SEO Headlines - How I Grab Readers and Don't Let Go

If you really want to know how to write SEO headlines, look at any kind of headline that has to compete with lots of similar offers. Take a trade magazine, for example: if fifty different companies are advertising some variant on, say, cheap burlap bags, they're all going to do two things.
  1. Put "BURLAP BAGS" in the headline so prominently that you can't miss it if you skim.
  2. Add a pitch so compelling you're forced to read on.
And that's what SEO headlines should do, too. The first few words should almost always be the words you're trying to optimize for (if you're having trouble, insert a dash, a comma, or a colon into your keyword; Google won't care, but it makes things more readable).
And the rest of the article should do two things: it should deliver on the promise your SEO headline makes, and it should compel the reader to click on your links. After all, SEO is about driving targeted traffic. Keywords are part of targeting, but if you can make people interested, you can make them even more likely to keep on reading what you have to say.
SEO-focused headlines help your business, too, because they force you to state how you'll solve someone's problems-right now. There's no mystery to SEO headlines; no beating around the bush, or using shades of implication to get your point across. Nope. SEO headlines are all business, all the time.

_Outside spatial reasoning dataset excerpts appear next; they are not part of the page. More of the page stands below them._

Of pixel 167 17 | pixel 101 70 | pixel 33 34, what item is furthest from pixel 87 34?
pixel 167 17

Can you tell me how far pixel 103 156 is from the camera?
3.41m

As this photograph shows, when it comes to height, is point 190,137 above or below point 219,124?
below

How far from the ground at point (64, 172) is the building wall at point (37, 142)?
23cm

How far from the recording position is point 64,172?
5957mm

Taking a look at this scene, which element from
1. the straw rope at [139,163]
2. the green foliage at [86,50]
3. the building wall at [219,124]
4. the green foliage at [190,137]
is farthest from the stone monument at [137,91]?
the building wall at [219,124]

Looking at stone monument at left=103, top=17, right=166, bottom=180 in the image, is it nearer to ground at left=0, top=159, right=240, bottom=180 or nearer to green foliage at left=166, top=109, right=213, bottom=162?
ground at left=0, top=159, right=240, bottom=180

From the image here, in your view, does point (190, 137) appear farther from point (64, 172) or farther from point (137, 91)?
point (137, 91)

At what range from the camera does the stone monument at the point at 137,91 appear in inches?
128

And even though they make it hard to give free reign to your creative impulses, they give you a chance to say something that's made even cleverer by the constraints you face.
SEO copywriting isn't easy-which is why so many people try hard and fail. But ranking #1 means outranking thousands, or even millions of other contenders, so there's no reason to expect it to be easy. That said, following the basic rules of reason-why advertising and feature-focused sales will get you most of the way there.